Over 170 passengers and crew members became ill with an extremely contagious norovirus on a month-long cruise on the Crown Princess cruise liner.
The ship, part of Princess Cruises and thankfully a vessel for a non-singles cruise, docked in San Pedro, CA early Sunday morning.
According to the Centers for Disease Control (CDC), norovirus is an infectious stomach flu that causes vomiting and diarrhea.
Out of the 3,009 passengers and 1,160 crew members aboard the ship, 158 passengers and 14 crewmembers took ill with the virus, according to the CDC.
Guests first began to show symptoms during the second week of the cruise and were quarantined to their rooms, where their meals were delivered to them.
As for the other passengers, they received daily updates from the captain on the status of the spreading illness. Passengers and crew were taking extra precautions to avoid the illness, including crew members distributing silverware, rather than allowing passengers to grab it for themselves.
Crew members were also constantly cleaning and disinfecting the different cruise vessel parts and equipment.

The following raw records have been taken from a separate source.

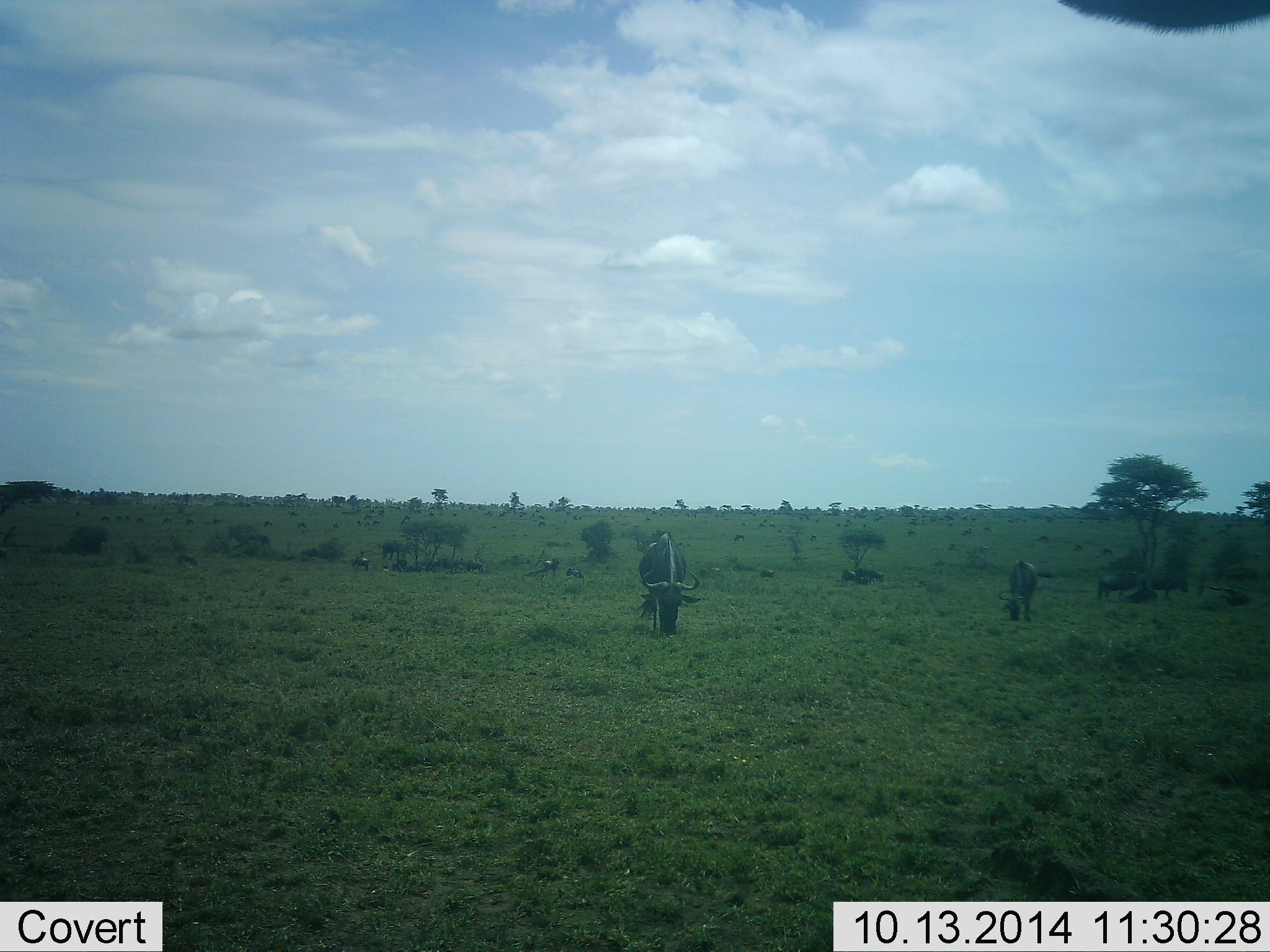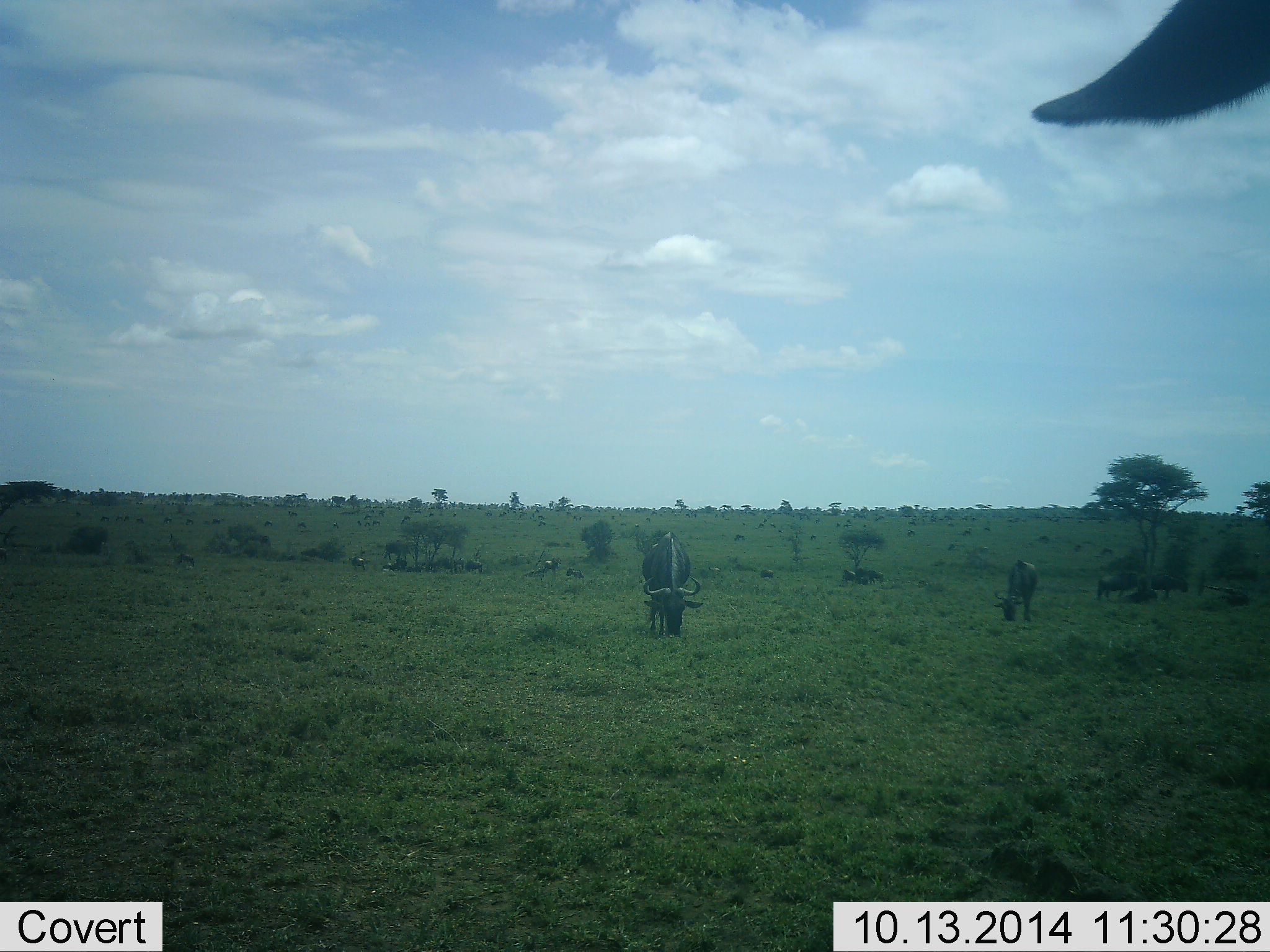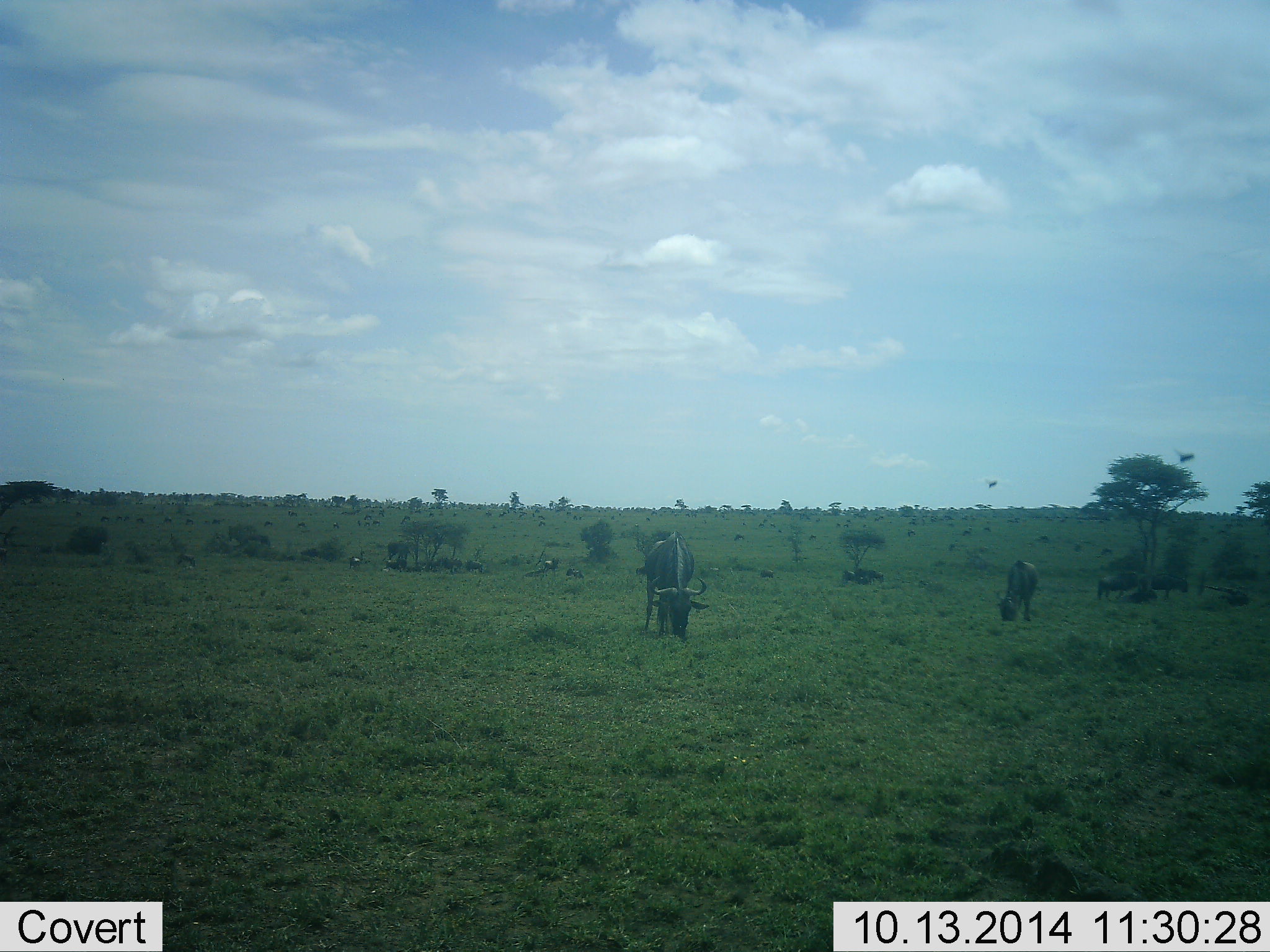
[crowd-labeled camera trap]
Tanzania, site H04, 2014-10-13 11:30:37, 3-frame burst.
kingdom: Animalia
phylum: Chordata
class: Mammalia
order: Artiodactyla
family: Bovidae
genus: Connochaetes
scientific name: Connochaetes taurinus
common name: blue wildebeest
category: wildebeest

From handrails to bathrooms to chairs and tables, crew members were constantly wiping down the different vessel parts with specialized parts and equipment.

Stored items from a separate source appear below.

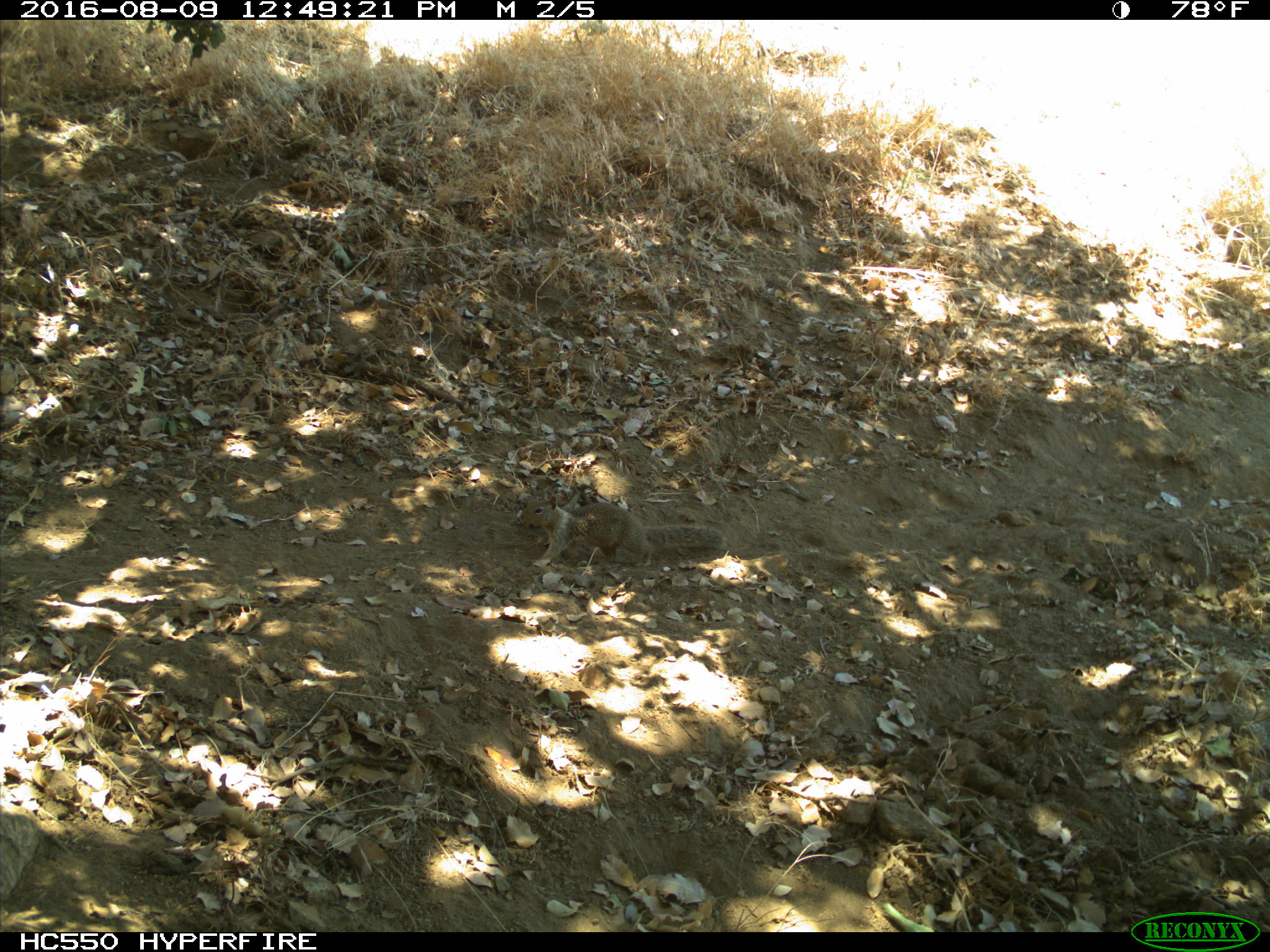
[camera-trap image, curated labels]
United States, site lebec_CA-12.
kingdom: Animalia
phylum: Chordata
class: Mammalia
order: Rodentia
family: Sciuridae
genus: Otospermophilus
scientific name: Otospermophilus beecheyi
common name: california ground squirrel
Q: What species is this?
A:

“They were wiping down handrails and walls, bathrooms, tables, the chairs … everything you can think of they were continually wiping it down,” said passenger Laura Tagliere, on the cruise with her husband and three children.
Now that the ship has docked, it won’t be a cruise vessel for sale anytime in the near future. The Crown Princess will receive a deep-cleaning of all of its vessel parts before embarking on its next voyage.
This is not the first cruise ship epidemic of this kind, not even for this ship. In April, 129 people on the Crown Princess contracted norovirus during a seven-day cruise along the California coast.
Does this kind of thing make you nervous about cruise travel? Let us know in the comments!